On the contrary: ruby *does* always decide (statically, at parse time,
not at run-time) whether a bareword is a local variable or a method
call, based on whether a previous assignment statement exists previously
in the same scope.

e.g.

def foo
if false
x = 123
end
puts x # prints nil - x is a local variable
puts y # NameError
puts z() # NoMethodError
end
foo

Although the assignment to x was never executed, it exists in the parse
tree before the point where it is referenced. Therefore at that point
bareword x is known to be a local variable. At runtime the value is nil
because no assignment was actually executed.

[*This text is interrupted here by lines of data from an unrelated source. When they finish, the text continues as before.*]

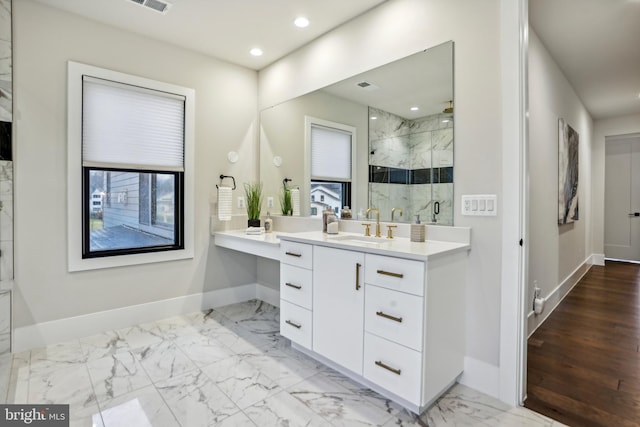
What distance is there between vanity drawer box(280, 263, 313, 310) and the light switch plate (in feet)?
3.53

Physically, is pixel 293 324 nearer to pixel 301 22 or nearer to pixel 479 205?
pixel 479 205

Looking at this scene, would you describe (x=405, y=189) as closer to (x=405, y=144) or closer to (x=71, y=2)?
(x=405, y=144)

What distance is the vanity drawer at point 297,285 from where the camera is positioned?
227 centimetres

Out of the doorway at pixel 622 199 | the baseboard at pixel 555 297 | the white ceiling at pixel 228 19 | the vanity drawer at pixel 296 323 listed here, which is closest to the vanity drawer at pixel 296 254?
the vanity drawer at pixel 296 323

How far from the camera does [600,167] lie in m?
5.78

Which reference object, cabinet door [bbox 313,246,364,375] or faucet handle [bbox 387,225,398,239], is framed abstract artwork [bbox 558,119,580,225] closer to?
faucet handle [bbox 387,225,398,239]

y is decided statically to be a method call, as the parsetree shows,
because no assignment was seen. Note however that the error message says
"undefined local variable or method `y'". The programmer might have
meant to assign to a local variable called y, or might have meant to
define a method called y. Neither was done, but Ruby has no way to tell
which you intended.

z() is known from the syntax definitely to be a method call, and so the
error is "undefined method `z'". The same would be true for self.z. It
doesn't matter whether a statement z=... exists earlier.

Unfortunately, because Ruby doesn't require you to annotate your code,
there is no additional information which could be used to highlight an
anomaly.

For example, in perl, scalar variables are flagged by $. If you do

$myarg = 123;
...
print $my_arg;

it can see that $my_arg is used only once, and is therefore likely an
error. With 'use strict' you are forced to declare your variables, so
every variable must have a matching declaration.

The non-verbose nature of Ruby, combined with the dynamic definition of
methods at runtime means that these tests simply can't be done. Dynamic
method definitions are very widely used - look at code which uses
ActiveRecord for instance. The methods in an object are based on the
columns in the database which the program connects to.

And what this means is, you need tests. Your test suite needs to execute
each line of code in your source at least once. A code coverage tool
like 'rcov' can help you achieve that, or if you are paranoid look at
'heckle'.

Is this harder or more expensive than static code checking? Only if you
take the point of view that you don't need unit tests.